C'est un trésor que vous partagez là, après en avoir poli vous-même toutes les pièces et leur avoir fabriqué cet écrin somptueux. La tâche accomplie force l'admiration. (Ce n'est peut-être pas le bon endroit pour faire ce genre de remarques, mais c'est mérité.)
En ce qui concerne la présente vue (Pavillon des Halles centrales, 1866, Charles Marville), un détail m'intrigue. Sur la gauche, sur la façade du marchand de vins, juste au-dessus de la plaque de rue indiquant "RUE DE LA TONNELLERIE" se trouve une autre plaque, plus petite, indiquant "LE NORD". De quoi s'agit-il ?
J'ai bien pensé à la Compagnie de chemins de fer du Nord (dite Compagnie du Nord ou simplement "le Nord"), mais quelle aurait été l'utilité d'une telle plaque, sans aucune autre indication ni explicative, ni publicitaire, si isolée et si minuscule, en plein milieu des halles centrales ?

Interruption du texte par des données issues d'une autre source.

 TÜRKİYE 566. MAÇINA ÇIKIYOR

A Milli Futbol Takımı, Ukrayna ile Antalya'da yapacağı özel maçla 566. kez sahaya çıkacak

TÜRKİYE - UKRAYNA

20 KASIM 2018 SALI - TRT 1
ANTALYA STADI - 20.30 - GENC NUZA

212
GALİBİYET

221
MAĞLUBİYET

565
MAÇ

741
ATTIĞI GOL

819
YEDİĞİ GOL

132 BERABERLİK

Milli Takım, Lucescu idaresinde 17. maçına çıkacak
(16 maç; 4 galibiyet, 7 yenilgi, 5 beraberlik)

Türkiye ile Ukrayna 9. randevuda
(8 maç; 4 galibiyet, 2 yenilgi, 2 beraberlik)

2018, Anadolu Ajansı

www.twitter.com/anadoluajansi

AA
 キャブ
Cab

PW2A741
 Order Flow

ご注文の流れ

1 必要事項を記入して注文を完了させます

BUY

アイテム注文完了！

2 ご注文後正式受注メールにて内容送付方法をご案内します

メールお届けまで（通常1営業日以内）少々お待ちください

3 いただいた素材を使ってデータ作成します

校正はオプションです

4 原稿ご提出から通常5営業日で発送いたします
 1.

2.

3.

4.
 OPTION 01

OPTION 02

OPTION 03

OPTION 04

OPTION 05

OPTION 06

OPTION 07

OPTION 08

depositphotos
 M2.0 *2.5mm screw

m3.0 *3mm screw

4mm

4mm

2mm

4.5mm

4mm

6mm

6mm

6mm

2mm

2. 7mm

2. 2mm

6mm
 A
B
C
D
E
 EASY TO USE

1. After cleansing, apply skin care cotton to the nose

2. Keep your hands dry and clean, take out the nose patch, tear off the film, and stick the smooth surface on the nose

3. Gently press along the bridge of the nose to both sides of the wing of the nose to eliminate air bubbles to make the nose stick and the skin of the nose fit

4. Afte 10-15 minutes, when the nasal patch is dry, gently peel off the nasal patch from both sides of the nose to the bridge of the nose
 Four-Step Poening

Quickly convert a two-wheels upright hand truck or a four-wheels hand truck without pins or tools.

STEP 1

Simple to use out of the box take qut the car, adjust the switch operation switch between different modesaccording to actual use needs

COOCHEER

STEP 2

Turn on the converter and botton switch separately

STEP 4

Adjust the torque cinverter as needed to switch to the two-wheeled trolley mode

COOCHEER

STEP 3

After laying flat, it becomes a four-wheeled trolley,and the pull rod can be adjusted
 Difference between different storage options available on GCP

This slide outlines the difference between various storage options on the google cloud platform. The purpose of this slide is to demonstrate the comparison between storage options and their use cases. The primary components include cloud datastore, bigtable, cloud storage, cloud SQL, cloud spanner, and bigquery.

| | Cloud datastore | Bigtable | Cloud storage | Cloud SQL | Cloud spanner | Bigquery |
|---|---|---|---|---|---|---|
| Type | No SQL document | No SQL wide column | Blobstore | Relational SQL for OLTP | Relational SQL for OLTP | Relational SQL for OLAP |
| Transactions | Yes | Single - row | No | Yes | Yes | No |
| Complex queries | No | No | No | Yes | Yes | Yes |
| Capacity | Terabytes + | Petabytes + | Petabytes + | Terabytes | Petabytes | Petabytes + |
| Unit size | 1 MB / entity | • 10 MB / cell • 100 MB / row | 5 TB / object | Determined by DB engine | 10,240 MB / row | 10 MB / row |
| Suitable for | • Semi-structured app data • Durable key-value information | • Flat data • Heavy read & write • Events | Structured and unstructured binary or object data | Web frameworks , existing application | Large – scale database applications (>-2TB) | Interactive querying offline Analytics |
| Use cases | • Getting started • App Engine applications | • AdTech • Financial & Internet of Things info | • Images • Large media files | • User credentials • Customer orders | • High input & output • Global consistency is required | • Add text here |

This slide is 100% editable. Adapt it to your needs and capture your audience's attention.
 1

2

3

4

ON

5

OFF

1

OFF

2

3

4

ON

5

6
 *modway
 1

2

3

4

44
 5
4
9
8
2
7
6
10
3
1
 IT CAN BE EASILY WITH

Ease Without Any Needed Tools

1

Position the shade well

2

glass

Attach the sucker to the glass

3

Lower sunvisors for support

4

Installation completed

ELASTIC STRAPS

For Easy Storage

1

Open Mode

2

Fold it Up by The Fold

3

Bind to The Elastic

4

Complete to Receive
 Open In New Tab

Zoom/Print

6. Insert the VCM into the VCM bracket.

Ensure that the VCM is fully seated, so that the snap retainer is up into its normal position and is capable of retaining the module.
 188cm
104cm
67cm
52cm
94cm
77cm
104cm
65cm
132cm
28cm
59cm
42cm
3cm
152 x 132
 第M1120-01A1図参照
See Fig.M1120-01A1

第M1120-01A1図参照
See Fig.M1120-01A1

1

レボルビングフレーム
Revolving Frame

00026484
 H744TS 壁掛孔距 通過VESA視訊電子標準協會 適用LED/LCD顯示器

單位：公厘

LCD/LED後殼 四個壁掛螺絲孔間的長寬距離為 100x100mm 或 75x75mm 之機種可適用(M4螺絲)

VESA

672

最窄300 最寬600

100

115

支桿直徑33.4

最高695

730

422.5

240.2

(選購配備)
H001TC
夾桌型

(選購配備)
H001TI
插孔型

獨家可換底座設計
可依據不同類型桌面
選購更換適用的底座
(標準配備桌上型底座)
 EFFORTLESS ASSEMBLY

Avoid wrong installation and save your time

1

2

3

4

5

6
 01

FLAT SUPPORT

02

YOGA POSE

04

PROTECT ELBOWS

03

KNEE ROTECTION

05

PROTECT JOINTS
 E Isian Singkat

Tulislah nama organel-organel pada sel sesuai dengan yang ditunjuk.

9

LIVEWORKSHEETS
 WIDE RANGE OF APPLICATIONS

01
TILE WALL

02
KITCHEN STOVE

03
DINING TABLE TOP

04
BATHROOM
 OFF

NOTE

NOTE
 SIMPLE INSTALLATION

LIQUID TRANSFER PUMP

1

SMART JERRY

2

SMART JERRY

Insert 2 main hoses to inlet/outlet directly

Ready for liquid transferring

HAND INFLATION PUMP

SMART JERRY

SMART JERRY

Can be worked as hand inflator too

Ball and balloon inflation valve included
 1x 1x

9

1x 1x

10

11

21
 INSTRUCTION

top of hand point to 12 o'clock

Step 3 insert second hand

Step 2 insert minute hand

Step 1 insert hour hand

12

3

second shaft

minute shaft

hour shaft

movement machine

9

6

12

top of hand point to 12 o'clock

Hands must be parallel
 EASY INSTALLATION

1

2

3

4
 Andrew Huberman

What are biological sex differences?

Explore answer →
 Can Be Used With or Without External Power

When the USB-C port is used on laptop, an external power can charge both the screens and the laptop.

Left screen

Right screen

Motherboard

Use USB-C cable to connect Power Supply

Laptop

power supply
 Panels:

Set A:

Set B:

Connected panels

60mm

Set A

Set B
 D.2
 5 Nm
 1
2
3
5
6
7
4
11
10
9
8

Si vous avez eu la patience de me lire et que vous ayez encore celle de me faire une réponse, je vous en saurais vraiment gré.
Cordialement,
L. A.
2. Le 15 juin 2015,
Vergue
“Le Nord” était une compagnie d’assurances contre l’incendie, fondée en 1840 à Lille, dont le siège fut transféré à Paris en 1867 (22, rue Le Peletier). La plaque de métal sur l’immeuble indique que ce dernier est assuré contre l’incendie par cette compagnie. Ces plaques d’assurance sont aujourd’hui assez rares, car elles étaient normalement enlevées par le courtier en cas de non-renouvellement du contrat et les oubliées furent souvent victimes des ravalements. L’usage de ces plaques a disparu au début du XXe siècle. Vers 1990, la compagnie Le Nord, rachetée par Allianz France, disparaît comme entité propre (avec d’autres compagnies comme l’Europe, le Monde, la Protectrice, la Fortune, la Vigilance, la Rurale, le Recours, Rhin et Moselle, etc.).
3. Le 15 juin 2015,
L. A.
Merci bien.
Voilà une énigme (pour moi) élucidée avec toutes les précisions voulues.
Ici (en Bretagne) il commence à se faire tard (j'écris ceci à 21 heures), à bientôt sans doute.